Urquhart: Logs are absolutely critical to both measuring the “success” (e.g. performance, availability, usage, etc.) of a service, and to troubleshooting issues when they arise. When it comes to coordinating activity across a distributed system, many techniques have been tried, but the fallback is log aggregation, analysis and monitoring. So, I consider log monitoring, analysis and benchmarking via log analysis a critical tool in the tool chest. It’s not the only tool, by any means, but it is one of the first elements that should be integrated into a continuous integration and deployment environment.
Loggly: How can you work on better collaboration in DevOps?
Urquhart: It involves a lot of tactics. First, developers need to be working with the Ops teams to increase automation, and operations teams need developers to engage in the process. There needs to be a lot of exchange between these individuals around what part of the application deployment process should be automated, how it should be automated, how the code should flow through the deploy and build process, and so on. Companies often patch together various tools to get all of these pieces of automation done but primarily, I see the use of GitHub and Jenkins. Chef, Puppet, Ansible and their ilk are also key components.

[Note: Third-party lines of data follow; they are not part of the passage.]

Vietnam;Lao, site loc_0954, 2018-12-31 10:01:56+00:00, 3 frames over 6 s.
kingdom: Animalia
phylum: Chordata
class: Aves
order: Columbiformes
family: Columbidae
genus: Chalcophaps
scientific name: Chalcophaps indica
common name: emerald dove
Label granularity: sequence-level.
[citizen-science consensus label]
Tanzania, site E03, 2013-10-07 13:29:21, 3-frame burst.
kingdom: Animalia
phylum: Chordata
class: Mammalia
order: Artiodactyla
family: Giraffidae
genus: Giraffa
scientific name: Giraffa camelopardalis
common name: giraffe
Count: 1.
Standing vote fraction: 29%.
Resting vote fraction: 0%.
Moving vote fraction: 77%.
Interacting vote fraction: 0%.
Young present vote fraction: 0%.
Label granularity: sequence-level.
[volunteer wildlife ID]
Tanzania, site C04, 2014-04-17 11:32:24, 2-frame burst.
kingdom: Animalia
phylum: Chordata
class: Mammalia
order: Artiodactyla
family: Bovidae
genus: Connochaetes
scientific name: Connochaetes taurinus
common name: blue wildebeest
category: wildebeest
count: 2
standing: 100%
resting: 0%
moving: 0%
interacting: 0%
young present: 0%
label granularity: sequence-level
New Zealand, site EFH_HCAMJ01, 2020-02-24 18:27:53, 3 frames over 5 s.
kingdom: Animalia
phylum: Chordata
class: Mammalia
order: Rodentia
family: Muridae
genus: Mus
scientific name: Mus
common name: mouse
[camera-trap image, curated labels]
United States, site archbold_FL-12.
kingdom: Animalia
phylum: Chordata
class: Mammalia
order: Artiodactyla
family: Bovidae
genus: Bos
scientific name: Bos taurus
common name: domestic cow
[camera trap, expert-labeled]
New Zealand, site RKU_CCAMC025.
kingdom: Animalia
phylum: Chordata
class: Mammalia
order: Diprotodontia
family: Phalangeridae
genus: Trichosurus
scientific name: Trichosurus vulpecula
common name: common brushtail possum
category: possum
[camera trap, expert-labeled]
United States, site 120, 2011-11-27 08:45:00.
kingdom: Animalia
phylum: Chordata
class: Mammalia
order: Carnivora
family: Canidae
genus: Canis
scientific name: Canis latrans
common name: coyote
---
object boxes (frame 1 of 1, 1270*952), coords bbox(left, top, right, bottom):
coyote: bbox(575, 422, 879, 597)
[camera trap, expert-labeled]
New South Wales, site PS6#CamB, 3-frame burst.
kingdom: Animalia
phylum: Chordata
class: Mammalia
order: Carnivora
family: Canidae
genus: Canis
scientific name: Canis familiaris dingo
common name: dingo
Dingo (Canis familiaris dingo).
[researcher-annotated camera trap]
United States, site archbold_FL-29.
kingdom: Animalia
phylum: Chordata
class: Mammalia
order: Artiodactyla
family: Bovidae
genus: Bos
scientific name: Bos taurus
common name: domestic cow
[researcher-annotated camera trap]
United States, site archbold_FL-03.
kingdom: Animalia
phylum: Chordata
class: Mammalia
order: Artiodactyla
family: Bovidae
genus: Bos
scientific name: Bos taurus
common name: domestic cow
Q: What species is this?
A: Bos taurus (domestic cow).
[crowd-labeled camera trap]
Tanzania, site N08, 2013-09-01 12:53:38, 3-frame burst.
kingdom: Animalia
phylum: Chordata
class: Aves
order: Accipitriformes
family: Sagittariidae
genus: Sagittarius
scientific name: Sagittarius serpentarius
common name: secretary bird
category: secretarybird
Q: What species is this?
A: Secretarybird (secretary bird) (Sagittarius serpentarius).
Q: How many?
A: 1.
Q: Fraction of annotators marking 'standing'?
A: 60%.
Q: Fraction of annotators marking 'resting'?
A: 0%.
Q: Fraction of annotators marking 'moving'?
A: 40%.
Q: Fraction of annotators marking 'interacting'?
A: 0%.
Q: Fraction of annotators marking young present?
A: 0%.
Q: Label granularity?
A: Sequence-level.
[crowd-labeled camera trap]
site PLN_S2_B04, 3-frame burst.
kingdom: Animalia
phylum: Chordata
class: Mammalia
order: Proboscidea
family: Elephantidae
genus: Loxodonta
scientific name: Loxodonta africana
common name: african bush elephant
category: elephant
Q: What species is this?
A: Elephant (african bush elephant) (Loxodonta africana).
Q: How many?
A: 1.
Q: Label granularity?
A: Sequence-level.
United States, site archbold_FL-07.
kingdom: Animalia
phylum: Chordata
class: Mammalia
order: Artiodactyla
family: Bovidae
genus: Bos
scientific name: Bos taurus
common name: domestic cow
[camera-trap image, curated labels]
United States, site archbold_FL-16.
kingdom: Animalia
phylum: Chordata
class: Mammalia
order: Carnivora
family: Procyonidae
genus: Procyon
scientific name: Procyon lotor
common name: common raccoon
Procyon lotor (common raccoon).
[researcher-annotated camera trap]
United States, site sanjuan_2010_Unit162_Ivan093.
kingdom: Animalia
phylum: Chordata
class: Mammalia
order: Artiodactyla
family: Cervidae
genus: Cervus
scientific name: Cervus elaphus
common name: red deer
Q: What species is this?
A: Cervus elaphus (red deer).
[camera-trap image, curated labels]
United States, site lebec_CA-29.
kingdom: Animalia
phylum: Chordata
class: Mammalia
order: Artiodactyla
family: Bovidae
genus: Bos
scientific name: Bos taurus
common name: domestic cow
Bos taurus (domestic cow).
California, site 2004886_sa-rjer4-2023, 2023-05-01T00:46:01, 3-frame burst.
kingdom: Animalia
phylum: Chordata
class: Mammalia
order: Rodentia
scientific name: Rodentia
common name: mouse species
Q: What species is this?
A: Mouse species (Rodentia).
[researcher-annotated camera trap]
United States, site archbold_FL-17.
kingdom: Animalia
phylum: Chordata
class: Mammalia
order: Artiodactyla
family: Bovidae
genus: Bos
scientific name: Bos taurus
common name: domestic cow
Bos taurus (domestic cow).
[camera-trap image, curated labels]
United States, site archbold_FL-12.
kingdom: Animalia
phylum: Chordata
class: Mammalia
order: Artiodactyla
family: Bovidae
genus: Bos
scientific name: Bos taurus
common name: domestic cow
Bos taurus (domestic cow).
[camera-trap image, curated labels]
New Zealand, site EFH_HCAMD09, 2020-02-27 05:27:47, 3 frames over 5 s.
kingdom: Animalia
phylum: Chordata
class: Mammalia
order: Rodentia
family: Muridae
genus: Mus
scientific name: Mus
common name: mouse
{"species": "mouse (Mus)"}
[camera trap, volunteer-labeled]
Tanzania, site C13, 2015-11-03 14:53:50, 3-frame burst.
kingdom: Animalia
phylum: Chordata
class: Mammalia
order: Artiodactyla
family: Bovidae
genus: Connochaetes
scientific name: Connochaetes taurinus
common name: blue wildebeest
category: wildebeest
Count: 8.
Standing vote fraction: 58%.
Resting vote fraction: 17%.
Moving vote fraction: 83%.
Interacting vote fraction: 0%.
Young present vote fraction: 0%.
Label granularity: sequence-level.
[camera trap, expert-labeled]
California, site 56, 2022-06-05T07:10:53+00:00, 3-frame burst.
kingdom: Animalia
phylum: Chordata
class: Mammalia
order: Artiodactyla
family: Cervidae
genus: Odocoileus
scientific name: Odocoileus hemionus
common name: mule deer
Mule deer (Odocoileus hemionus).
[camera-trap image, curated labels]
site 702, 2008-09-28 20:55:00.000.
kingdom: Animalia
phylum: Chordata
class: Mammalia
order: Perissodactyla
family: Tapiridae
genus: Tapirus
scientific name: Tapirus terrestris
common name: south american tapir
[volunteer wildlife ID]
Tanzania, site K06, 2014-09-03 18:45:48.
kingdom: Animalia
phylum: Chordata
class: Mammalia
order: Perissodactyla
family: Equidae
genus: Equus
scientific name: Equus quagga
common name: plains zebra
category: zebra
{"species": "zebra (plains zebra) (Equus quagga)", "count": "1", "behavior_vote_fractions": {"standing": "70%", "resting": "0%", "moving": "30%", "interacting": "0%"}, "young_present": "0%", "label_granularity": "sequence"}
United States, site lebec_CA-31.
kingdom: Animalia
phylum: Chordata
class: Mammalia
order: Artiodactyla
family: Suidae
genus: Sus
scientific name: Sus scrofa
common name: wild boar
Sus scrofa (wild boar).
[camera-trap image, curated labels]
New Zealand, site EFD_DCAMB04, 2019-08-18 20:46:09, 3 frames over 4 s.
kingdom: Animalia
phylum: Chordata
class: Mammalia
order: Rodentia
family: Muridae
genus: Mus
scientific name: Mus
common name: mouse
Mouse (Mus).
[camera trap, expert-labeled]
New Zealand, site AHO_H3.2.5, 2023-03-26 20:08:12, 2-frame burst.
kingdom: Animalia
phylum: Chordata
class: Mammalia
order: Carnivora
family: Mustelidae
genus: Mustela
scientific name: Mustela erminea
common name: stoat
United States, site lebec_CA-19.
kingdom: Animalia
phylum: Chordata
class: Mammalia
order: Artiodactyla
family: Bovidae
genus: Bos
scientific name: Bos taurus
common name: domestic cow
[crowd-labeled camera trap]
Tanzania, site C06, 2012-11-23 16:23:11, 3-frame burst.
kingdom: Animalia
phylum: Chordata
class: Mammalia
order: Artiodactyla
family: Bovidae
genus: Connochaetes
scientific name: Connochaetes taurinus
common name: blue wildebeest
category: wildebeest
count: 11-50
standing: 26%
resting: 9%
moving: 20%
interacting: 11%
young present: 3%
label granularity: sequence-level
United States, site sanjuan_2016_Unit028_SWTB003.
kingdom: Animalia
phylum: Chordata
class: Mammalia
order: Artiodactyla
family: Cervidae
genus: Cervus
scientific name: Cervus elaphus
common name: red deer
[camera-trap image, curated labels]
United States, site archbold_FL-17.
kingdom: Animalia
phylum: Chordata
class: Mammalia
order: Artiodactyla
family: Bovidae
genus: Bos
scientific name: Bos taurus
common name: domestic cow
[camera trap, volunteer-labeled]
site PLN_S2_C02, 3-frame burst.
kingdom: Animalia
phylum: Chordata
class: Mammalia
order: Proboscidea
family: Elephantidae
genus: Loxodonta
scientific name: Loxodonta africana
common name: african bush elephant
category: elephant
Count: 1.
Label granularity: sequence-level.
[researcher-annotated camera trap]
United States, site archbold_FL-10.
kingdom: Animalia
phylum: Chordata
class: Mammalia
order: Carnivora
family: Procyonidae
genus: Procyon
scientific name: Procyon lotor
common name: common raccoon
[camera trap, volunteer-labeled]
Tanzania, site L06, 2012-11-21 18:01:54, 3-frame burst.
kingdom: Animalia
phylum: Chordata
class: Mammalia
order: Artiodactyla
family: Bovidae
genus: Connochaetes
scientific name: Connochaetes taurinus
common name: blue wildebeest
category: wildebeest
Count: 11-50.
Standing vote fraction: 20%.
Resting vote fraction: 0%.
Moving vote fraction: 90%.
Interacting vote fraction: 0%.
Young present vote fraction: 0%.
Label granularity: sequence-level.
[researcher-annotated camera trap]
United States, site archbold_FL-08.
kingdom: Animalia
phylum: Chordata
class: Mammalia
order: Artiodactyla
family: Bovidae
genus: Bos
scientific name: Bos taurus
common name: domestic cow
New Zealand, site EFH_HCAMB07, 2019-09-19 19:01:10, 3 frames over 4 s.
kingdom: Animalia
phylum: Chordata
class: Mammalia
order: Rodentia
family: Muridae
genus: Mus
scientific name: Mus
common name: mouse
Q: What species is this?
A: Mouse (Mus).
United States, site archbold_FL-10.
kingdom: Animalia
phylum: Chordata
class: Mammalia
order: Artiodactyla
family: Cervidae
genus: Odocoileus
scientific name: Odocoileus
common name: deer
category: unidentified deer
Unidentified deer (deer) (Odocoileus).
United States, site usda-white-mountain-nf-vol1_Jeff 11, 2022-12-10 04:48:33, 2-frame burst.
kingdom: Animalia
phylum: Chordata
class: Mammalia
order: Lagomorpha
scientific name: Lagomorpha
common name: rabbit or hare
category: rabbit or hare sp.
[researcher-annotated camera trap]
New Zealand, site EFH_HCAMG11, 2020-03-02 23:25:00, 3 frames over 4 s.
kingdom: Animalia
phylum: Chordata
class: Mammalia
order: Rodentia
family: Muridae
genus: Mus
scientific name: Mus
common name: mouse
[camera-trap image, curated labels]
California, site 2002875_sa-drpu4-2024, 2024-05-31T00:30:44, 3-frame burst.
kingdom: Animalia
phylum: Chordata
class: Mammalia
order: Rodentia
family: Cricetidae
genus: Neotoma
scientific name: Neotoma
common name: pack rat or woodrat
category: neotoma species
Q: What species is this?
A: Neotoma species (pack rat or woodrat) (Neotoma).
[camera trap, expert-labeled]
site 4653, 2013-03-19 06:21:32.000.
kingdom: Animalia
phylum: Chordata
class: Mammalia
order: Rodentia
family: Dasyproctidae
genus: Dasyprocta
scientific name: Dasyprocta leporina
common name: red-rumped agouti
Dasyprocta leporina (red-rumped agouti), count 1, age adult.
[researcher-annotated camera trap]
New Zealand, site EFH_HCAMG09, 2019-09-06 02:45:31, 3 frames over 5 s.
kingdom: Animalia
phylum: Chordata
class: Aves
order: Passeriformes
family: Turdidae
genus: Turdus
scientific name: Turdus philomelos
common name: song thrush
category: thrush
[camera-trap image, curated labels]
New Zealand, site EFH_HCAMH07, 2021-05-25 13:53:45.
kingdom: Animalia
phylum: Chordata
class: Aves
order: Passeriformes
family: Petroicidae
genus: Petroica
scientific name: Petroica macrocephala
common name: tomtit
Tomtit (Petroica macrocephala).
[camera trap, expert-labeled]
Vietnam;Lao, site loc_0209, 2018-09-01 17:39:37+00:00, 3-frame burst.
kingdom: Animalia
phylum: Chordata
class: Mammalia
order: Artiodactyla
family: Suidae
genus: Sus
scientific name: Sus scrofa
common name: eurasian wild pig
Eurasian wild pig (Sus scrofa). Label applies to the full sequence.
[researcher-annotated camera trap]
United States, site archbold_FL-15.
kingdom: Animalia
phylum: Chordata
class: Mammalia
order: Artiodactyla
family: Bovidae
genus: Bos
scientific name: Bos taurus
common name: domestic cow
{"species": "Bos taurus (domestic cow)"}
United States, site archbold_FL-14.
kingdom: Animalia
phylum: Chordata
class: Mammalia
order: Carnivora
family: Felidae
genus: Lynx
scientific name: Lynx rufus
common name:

Loggly: Can log data play a role in fostering this collaboration?
Urquhart: Log data is one of the key ways that software collaborates with the humans who build and run it. Well-designed logs are powerful records of the history of a software system, and yet they are generally built using easy to share technologies. Typically at least somewhat human readable, log data translates events into a form that can be interpreted by people. But the raw data isn’t good enough. The right analysis tool allows humans to further parse that data, share information with other humans, and visualize what the software is trying to say.